-------- Données d'entrée --------

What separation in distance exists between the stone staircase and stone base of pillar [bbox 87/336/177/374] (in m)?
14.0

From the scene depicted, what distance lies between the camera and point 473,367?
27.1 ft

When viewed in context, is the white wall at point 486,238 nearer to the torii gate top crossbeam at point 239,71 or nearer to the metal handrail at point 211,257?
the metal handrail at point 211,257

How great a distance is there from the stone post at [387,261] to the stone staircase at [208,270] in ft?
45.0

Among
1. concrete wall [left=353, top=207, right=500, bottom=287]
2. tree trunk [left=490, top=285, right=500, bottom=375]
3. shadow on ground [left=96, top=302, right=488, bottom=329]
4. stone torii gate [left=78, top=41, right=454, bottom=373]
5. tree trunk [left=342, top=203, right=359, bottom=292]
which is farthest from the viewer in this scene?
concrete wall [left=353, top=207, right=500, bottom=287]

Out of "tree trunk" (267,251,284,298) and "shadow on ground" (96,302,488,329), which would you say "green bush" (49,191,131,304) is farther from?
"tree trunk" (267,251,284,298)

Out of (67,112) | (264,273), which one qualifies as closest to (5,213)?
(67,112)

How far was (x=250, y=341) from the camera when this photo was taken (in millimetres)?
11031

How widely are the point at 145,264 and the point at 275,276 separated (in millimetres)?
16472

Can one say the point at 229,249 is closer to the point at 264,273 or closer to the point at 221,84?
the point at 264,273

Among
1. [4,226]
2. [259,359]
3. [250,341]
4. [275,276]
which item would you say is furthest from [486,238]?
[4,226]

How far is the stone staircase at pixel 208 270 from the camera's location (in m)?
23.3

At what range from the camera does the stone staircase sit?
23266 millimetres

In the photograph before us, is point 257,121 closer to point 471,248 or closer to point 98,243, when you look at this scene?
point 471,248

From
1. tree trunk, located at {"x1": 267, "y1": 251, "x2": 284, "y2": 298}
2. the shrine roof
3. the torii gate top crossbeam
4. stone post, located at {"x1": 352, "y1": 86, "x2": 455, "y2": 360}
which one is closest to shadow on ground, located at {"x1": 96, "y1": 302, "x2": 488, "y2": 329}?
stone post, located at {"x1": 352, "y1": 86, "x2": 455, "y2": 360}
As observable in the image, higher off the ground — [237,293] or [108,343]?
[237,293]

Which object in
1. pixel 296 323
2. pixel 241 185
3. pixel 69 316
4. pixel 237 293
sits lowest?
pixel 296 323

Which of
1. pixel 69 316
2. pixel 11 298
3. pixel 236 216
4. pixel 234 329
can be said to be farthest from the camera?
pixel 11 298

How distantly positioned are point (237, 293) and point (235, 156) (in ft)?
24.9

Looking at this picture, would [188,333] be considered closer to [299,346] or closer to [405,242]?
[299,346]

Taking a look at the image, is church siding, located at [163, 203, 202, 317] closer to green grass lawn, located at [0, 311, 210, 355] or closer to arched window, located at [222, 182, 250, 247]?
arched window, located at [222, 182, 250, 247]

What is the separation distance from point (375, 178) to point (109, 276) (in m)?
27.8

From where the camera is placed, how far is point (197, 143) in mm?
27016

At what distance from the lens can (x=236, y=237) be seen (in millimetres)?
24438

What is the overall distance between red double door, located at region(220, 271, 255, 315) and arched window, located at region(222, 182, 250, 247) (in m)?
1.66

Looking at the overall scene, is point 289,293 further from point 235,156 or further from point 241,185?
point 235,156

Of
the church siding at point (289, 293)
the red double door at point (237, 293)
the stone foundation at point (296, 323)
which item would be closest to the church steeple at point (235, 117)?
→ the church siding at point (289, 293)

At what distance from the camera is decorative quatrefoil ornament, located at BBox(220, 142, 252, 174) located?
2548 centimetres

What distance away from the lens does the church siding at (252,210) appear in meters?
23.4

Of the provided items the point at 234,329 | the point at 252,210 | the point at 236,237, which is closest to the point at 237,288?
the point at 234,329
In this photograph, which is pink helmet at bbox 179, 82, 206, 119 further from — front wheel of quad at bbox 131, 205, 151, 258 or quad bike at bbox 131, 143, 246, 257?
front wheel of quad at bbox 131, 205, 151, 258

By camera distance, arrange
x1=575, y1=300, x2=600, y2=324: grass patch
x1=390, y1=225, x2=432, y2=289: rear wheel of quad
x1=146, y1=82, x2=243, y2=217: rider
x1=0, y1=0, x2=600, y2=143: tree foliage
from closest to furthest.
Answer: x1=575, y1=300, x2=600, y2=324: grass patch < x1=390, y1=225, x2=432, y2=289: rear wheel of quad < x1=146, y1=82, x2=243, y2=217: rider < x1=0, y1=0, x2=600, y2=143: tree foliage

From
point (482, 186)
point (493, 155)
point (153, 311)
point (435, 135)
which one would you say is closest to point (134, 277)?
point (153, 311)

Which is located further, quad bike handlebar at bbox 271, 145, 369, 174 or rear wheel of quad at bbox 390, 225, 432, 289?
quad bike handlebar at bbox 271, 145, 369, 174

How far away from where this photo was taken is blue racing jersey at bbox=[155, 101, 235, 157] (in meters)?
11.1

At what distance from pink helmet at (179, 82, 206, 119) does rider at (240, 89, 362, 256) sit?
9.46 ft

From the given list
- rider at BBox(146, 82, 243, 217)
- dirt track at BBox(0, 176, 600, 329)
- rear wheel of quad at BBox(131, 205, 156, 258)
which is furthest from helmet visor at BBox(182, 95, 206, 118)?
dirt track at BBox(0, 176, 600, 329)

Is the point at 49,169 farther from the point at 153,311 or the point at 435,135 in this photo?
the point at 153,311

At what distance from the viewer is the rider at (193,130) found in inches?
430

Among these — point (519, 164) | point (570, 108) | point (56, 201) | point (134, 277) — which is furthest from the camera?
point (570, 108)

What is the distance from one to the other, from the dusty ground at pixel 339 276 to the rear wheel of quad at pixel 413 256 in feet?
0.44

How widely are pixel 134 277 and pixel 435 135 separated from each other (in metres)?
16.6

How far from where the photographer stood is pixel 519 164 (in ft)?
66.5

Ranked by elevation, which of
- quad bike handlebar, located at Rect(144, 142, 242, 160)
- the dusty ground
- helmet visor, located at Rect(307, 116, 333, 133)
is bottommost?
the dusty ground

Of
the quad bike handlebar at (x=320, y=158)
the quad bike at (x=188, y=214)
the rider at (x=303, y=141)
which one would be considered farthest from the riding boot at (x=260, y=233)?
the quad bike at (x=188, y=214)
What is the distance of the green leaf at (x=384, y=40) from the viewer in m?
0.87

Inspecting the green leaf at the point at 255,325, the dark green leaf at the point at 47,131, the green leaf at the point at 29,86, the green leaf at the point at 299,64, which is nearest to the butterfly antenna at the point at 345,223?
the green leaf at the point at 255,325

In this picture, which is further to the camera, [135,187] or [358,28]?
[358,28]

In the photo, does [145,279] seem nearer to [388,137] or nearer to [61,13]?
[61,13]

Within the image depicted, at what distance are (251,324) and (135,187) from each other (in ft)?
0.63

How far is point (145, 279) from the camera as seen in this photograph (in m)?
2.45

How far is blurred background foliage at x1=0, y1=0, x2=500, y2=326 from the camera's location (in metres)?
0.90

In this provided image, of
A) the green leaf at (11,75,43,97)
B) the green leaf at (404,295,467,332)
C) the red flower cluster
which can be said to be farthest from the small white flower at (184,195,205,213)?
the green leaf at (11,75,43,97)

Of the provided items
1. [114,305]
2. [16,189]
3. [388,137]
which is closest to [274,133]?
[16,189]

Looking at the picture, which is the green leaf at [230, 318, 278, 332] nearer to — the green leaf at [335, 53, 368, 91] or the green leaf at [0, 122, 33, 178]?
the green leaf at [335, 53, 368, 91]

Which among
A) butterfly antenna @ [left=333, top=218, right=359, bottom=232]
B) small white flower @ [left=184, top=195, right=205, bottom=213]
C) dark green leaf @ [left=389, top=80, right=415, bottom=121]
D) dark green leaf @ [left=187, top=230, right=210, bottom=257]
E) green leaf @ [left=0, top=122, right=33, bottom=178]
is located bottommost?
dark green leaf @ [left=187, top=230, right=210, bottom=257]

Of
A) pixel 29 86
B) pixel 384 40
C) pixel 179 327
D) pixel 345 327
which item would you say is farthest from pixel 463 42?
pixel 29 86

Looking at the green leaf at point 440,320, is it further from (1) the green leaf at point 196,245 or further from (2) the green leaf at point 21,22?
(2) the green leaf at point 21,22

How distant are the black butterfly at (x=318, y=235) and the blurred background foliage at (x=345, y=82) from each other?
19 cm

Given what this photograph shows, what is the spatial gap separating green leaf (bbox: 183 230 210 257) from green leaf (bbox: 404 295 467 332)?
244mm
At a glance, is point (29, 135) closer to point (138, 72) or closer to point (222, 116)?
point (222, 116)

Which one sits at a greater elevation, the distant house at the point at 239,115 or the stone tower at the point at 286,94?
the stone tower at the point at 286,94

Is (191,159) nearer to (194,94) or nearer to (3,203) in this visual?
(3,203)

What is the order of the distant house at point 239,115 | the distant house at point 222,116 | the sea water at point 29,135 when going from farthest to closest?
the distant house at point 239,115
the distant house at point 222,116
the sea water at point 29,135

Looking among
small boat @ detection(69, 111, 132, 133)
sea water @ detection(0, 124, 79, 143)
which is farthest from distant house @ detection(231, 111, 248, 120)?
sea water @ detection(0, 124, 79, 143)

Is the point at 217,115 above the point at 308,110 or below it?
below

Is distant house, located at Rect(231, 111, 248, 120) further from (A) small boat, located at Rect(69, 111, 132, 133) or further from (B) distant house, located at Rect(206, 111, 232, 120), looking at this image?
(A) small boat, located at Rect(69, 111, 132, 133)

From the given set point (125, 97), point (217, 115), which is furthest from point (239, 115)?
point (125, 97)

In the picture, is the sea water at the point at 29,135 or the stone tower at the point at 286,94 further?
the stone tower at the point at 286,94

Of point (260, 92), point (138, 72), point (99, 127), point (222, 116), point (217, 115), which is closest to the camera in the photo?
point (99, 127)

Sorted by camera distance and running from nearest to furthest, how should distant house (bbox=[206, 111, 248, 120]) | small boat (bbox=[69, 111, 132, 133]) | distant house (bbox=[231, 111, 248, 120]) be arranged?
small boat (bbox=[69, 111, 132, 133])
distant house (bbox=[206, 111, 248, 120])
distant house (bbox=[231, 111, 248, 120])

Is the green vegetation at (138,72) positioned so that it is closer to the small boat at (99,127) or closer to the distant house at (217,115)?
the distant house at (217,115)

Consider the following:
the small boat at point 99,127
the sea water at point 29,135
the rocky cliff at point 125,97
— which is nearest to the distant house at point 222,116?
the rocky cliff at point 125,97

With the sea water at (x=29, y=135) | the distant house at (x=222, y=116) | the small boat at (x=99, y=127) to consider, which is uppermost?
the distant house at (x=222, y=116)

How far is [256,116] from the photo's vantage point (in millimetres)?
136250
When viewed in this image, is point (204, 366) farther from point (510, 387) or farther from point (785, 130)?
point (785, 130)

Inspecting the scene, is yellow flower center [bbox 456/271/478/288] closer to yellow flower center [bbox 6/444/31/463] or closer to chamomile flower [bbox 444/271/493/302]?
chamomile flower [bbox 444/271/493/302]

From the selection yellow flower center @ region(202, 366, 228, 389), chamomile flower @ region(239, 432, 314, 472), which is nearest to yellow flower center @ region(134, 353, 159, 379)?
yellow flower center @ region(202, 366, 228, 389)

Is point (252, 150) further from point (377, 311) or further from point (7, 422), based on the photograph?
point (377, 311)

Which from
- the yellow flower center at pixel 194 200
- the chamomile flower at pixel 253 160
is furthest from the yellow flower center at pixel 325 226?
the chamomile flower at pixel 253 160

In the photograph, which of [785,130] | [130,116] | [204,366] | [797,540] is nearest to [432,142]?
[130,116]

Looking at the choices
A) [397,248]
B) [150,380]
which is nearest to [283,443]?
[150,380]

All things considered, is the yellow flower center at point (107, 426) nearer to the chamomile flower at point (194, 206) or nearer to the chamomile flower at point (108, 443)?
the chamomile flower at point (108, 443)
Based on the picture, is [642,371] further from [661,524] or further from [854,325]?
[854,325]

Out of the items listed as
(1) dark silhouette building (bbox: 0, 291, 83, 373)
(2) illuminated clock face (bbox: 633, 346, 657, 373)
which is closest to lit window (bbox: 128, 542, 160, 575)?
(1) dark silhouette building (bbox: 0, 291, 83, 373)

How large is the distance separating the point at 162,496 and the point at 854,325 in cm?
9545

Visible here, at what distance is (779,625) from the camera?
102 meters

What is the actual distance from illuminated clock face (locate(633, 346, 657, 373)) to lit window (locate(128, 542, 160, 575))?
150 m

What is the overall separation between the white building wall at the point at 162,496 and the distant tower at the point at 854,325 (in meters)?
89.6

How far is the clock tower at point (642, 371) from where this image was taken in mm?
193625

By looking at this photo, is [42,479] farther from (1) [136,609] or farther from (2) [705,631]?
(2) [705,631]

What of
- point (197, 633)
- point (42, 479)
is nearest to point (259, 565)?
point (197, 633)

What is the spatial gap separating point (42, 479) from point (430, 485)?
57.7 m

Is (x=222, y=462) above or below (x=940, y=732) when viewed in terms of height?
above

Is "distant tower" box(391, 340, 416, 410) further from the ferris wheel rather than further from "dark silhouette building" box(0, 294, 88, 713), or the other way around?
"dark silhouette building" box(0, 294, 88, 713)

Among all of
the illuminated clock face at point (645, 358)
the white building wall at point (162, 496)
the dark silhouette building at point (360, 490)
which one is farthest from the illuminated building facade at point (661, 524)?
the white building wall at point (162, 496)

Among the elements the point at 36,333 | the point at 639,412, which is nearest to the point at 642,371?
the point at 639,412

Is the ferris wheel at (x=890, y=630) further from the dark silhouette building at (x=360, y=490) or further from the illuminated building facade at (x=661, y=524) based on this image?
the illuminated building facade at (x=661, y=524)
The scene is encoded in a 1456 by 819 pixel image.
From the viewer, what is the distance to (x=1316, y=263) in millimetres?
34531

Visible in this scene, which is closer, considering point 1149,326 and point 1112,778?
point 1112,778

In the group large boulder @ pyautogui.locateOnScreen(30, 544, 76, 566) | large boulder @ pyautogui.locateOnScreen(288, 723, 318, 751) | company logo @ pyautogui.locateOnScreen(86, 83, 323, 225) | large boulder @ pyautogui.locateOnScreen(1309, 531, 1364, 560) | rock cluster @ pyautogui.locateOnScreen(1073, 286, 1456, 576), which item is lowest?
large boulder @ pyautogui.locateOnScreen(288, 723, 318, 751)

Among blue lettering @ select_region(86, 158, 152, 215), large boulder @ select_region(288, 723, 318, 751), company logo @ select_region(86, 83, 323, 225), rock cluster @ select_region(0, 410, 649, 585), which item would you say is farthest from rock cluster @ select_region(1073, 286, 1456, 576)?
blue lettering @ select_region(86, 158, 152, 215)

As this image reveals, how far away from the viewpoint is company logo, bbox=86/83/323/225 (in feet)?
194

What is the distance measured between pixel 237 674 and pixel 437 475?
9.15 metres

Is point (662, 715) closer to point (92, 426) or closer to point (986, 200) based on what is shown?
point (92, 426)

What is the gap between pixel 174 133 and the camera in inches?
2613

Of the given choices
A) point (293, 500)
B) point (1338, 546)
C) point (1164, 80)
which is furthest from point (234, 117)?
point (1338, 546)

--------

Présentez sous forme de tableau Markdown les lignes allant de celle qui contient "By camera distance, arrange" jusqu'à celle qui contient "Answer: x1=575, y1=300, x2=600, y2=324: grass", cette dernière incluse, en omettant les lignes vides. Utilisez deux colonnes : « N° » pour le numéro de ligne et « Contenu » pour le texte de la ligne.

| N° | Contenu |
|---|---|
| 1 | By camera distance, arrange |
| 2 | x1=575, y1=300, x2=600, y2=324: grass patch |
| 3 | x1=390, y1=225, x2=432, y2=289: rear wheel of quad |
| 4 | x1=146, y1=82, x2=243, y2=217: rider |
| 5 | x1=0, y1=0, x2=600, y2=143: tree foliage |
| 6 | from closest to furthest. |
| 7 | Answer: x1=575, y1=300, x2=600, y2=324: grass patch < x1=390, y1=225, x2=432, y2=289: rear wheel of quad < x1=146, y1=82, x2=243, y2=217: rider < x1=0, y1=0, x2=600, y2=143: tree foliage |